After hearing from public comments on this agenda item, the board moved to a closed session. Instead of the typical blank screen and “Meeting will resume at _ _:_ _ pm” message, video clips of student art, dance and musical performances, promotions for school bands, and a segment showing the process of COVID testing student athletes played on the screen. After a while, the closed session ending time was extended from 6:30pm to 7:30 pm. Around 7:30pm, it was extended again for 30 minutes. We can only hope that with all the extra time, the board members were as productive as the students have been (as clearly shown by the aforementioned video clips displayed on the screen).

At 8:00pm, the board members finally returned from the closed session. More public comments brought up other concerns of the community, such as allowing students to continue learning online in the fall to mitigate any anxieties surrounding returning to in-person learning and prevent students from coming to campus with symptoms. One SDUHSD teacher spoke about the concerns of teachers and their tireless work this year to educate students.

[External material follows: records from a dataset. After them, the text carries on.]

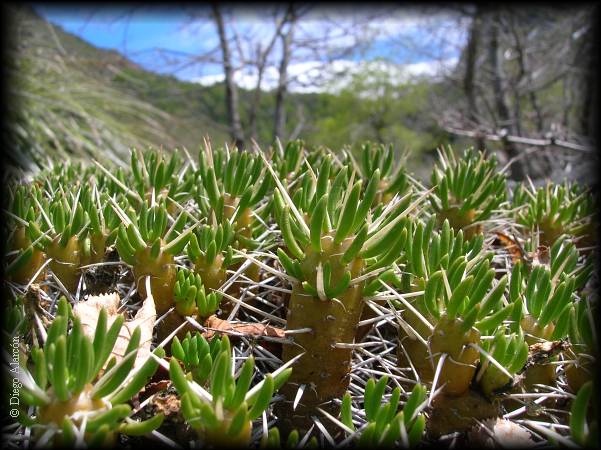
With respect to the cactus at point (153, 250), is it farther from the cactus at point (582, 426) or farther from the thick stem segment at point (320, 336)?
the cactus at point (582, 426)

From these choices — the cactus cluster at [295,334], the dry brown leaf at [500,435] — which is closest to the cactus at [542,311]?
the cactus cluster at [295,334]

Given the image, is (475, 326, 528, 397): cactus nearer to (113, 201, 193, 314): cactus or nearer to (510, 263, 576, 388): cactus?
(510, 263, 576, 388): cactus

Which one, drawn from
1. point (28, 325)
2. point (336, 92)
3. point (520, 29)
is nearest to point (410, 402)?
point (28, 325)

They mentioned that teachers were only given a one business day’s notice to transition from a one-day-a-week model to a two-day-a-week model –– going against the teachers’ suggestion of holding off the latter reopening plan until after spring break.

Another parent mentioned that the distance-learning model needs to remain strong to maintain the equity of education, bringing up that preparing for AP exams is of the utmost importance this year with the way UC admissions have been going.

There were also public comments made by parents and community members advocating for the other side. One said that schools should “open to the fullest extent possible” to protect student mental wellness. Another cited that five days of in-person school is necessary to make up for the lost instructional time that has been replaced with heavy workloads and asynchronous learning.

At the end of the meeting, the resolution for consideration and approval at the next special board meeting (March 29th at 5pm) was an opportunity for students to attend four days a week starting April 12th and five days a week starting the first day of the 2021-2022 school year. This was moved to motion by Trustees Mossy, Young, and Allman, and later these three trustees, along with Mo Muir, voted yes on the motion.

Although these board meetings can run late into the night and also potentially cause you to lose hope in the adult leadership of this school district, I would recommend tuning in –– especially when the matters being discussed are as important as reopening schools.